Background Hyperimmunoglobulin D syndrome (HIDS) is a rare periodic fever syndrome. Fever attacks usually begin during the first year of life and last for 3-7 days. Also arthralgia, arthritis, abdominal pain, mouth ulcers, rash, and cervical lymphadenopathy may be seen during attacks. The disease is caused by mutations in the mevalonate kinase (MVK) gene. There is no proven treatment of the disease, but colchicine and corticosteroids-on-demand are suggested as initial treatments. Familial mediterranean fever (FMF) is the prototype of the periodic fever syndromes and it is caused by mutations in the MEFV gene. Fever and serositis attacks last 1-3 days and colchine is the standart treatment for all cases. It's thought that having more than one periodic fever syndrome gene mutations may alter the phenotype. Here we report two cases of HIDS patients that were also carrying MEFV gene mutations.
Case 1 A 3-year-old boy was admitted with the complaint of recurrent fever. The fever had started when he was 4 months old. It was lasting for 4-7 days and was repeating every 1-2 months. In the last 3 attacks the mother was also describing urticarial rash and diarrhea. During febrile periods the patient had extremely high acute phase reactants (CRP: 234 mg/L, ESR: 120 mm/hr). MEFV mutation analysis showed heterozygote R761H mutation and colchicine treatment was started. But under colchicine treatment he had two attacks and the patient was referred to us for consultation. The history of the patient was more suggestive for HIDS and on MVK gene analysis compound heterozygote mutations (N205D and V377I) were found. The patient is being followed for 5 months and currently using colchicine and oral prednisolone during attacks. He had 2 attacks during 5 months that lasted 1 day after prednisolone use and biologic treatment is considered for this case.

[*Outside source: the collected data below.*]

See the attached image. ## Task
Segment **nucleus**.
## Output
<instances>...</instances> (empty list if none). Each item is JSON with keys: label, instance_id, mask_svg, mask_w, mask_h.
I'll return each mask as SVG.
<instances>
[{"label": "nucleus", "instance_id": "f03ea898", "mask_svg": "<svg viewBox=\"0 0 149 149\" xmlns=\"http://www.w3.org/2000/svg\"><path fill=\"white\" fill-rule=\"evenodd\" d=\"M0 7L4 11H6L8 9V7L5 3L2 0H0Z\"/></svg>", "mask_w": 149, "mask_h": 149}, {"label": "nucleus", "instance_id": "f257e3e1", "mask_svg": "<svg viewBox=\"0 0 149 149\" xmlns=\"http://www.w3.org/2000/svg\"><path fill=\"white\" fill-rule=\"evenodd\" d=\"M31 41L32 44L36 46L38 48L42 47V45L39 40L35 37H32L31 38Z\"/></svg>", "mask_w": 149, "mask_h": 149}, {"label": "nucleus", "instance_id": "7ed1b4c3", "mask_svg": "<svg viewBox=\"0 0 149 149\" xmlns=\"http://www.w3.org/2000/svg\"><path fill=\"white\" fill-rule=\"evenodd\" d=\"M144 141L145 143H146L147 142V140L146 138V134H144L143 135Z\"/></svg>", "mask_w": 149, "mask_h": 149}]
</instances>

Case 2 A 3.5-year-old boy was admitted to hospital with the complaints of fever and convulsion. The patient had fever for 3 days and on physical examination he had hepatosplenomegaly, cervical lymphadenopathy and macular rash on the trunk. Medical history was remarkable for recurrent fever attacks that started around one years old. Each attack was lasting for 5-7 days and was repeating every 2-3 months. He also had two simple febrile convulsions during previous attacks. He had anemia (hemoglobin: 8.1 g/dl), thrombocytopenia (platelet: 108.000/mm) and high acute phase reactants (CRP: 182 mg/L, ESR: 100 m/hr). Broad-spectrum antibiotics were initiated after obtaining cultures that did not yield any microorganism. Malignant cells were not observed on bone marrow examination. The fever lasted for 3 days and cytopenias resolved after one week. Mutation analyis for FMF and HIDS were studied and showed heterozygote M680I mutation on MEFV gene and homozygote V377I mutation on MVK gene. Colchicine treatment was started to see the response of the patient to the treatment. The patient is being followed for one year and had only one attack during this period. By colchicine treatment hepatosplenomegaly was regressed and laboratory parameters are normal.
As a conlusion, as in our cases, children presenting with symptoms of periodic fever syndromes, more than one diagnosis is possible. Although not all patients with HIDS respond well to colchicine, it should be tried to see the response of the patient.